Marriage vows are promises each partner in a couple makes to the other during a wedding ceremony. Marriage customs have developed over history and keep changing as human society develops. In secular ceremonies, vows can be chosen freely or created by the couple. Couples marrying within a religious tradition are often constrained to use the standard vows of that tradition's ceremony.
Many couples today opt to write their own vows. Inspirations are often taken from poems, movies, or music. Vows usually consist of what characteristics each bring out in each other, what they look forward to in life; how their lives changed once they met.
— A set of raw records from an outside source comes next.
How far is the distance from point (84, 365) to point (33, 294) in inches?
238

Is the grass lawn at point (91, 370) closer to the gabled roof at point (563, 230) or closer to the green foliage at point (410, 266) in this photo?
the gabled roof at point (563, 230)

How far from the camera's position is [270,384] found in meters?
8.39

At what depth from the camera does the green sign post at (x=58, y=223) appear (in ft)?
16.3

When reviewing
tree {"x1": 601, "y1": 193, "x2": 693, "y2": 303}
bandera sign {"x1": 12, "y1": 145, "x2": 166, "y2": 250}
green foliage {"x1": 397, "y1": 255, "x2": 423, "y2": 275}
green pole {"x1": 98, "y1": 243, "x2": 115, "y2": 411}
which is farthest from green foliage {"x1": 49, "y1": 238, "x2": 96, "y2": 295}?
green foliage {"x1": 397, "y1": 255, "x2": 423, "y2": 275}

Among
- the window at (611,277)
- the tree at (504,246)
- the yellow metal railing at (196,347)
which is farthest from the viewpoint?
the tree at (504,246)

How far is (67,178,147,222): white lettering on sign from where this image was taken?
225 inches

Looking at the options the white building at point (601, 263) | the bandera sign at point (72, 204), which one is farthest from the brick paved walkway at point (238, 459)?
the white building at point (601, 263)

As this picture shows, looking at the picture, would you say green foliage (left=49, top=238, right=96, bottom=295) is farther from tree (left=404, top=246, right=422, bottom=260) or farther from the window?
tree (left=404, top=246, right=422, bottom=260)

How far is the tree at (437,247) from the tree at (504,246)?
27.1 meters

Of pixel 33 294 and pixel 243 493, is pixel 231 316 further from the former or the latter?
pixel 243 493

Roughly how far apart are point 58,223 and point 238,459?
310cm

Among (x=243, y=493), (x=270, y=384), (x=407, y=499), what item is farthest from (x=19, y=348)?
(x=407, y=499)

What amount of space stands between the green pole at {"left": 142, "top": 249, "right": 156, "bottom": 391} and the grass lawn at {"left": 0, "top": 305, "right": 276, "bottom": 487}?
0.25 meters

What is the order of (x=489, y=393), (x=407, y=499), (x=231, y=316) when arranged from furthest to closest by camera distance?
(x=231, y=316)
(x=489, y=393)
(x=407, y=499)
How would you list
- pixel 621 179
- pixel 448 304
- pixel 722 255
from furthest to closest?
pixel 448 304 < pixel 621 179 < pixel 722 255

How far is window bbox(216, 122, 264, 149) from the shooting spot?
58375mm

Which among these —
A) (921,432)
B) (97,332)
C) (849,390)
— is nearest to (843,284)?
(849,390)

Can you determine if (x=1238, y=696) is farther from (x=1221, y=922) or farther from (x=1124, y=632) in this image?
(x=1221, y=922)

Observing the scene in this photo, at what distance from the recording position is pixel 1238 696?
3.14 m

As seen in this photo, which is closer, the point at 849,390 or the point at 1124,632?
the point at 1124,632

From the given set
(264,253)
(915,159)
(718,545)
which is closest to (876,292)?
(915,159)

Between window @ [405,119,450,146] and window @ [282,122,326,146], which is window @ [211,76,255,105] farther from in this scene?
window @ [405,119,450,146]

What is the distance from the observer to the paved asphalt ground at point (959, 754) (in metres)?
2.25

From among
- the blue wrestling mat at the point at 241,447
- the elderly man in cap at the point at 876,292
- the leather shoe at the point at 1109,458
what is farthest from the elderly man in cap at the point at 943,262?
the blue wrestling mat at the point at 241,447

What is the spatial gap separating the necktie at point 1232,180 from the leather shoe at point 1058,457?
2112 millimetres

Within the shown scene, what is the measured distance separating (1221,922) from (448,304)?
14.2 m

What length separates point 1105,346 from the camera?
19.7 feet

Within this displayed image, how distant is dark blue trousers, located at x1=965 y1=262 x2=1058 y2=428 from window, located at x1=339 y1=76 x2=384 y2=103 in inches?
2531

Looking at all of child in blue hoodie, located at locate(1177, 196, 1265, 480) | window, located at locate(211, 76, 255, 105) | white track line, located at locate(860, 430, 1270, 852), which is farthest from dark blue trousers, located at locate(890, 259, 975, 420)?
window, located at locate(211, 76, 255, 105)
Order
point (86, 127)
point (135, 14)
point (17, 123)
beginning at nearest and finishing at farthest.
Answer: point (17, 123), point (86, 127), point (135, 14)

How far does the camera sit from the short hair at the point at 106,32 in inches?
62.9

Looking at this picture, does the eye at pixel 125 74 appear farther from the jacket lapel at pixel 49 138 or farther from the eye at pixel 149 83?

Vows tend to last 2 - 3 minutes in length and are a public expression of love.
The original wedding vows for the Church of England, printed in The Book of Common Prayer, are:
Groom: I,____, take thee,_____, to be my lawful wedded Wife, to have and to hold from this day forward, for better for worse, for richer for poorer, in sickness and in health, to love and to cherish, till death us do part, according to God's holy ordinance; and thereto I plight thee my troth.
Bride: I,_____, take thee,_____, to my lawful wedded Husband, to have and to hold from this day forward, for better for worse, for richer for poorer, in sickness and in health, to love, cherish, and to obey, till death us do part, according to God's holy ordinance; and thereto I give thee my troth.
Then, as the groom places the ring on the bride's finger, he says the following:
With this Ring I thee wed, with my body I thee worship, and with all my worldly goods I thee endow: In the name of the Father, and of the Son, and of the Holy Ghost. Amen.
This is only one from of vows and each religion has their own version of wedding vows.